The Vertical Hour

First Published 17 April 2008, Last Updated 17 April 2008

A minimalist, modern set, boldly lit, provides the backdrop to David Hare’s new play The Vertical Hour, which received its UK premiere at the Royal Court Jerwood Theatre Downstairs last night. This clean, unfussy set is a calm contrast to the complexity of the conversations and the relationships that are depicted in this play about the political and the personal. Caroline Bishop was in the first night audience.

It would have been interesting to see whether audiences in New York, where Hare’s new play premiered in 2006, reacted differently to those at the Royal Court, because Hare has created a work which explores the clash between British and American values and way of life, between pro and anti-Iraq war attitudes, between New York and Shrewsbury.

The play – which is heavy on dialogue and slim on action – centres on thirty-something Nadia Blye, a former war correspondent and now academic at Yale, who takes a short break in England with her boyfriend Philip, where they visit his father Oliver in his house in rural Shropshire. Through the course of one day and one night, Nadia finds her personal and political values challenged by the sharply caustic Oliver, a 58-year-old doctor who doggedly pursues Nadia in “a well ordered game” of intellectual debate and eventual soul-searching.

Nadia, whom Indira Varma portrays as a strong and supremely confident woman who is secure in her pro-Iraq war views, is initially amused by Oliver’s (Anton Lesser) interrogation of her stance and intrigued by this intelligent English country GP. But as the conversations deepen and the political merges with the personal, Nadia comes to learn more about herself. She may have survived war-torn Sarajevo and Baghdad, but she can’t survive Oliver’s questioning without finally admitting her inner vulnerabilities.
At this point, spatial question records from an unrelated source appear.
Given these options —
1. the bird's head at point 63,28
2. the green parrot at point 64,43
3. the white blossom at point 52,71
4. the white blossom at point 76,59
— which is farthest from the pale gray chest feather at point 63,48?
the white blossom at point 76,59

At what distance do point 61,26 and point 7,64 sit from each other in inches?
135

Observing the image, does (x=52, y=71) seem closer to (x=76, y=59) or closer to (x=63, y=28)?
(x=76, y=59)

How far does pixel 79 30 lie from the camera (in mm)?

Hare cleverly leads the audience down a certain path, only to then address the questions he has raised. It seems unrealistic, at first, that Nadia would be attracted to physiotherapist Philip (Tom Riley), who could never intellectually challenge her like his father does, and who seems far too straightforward and dull for this high flyer. But later it conspires that Nadia was actively looking for “benign passion” after the volatility of her work and past relationships. Equally, it becomes apparent that Philip’s blandness is something of a reaction against his tumultuous family background and hostile relationship with his father.

The play begins with Nadia disdainfully brushing off a student’s lovelorn theory that no one is who they seem, it is what’s underneath that is important. But in Shropshire the naivety of her disdain is revealed. The state of the world has so occupied her every thought that she cannot see – or does not acknowledge the importance of – what is underneath, both in herself and others.

The Vertical Hour plays until 1 March.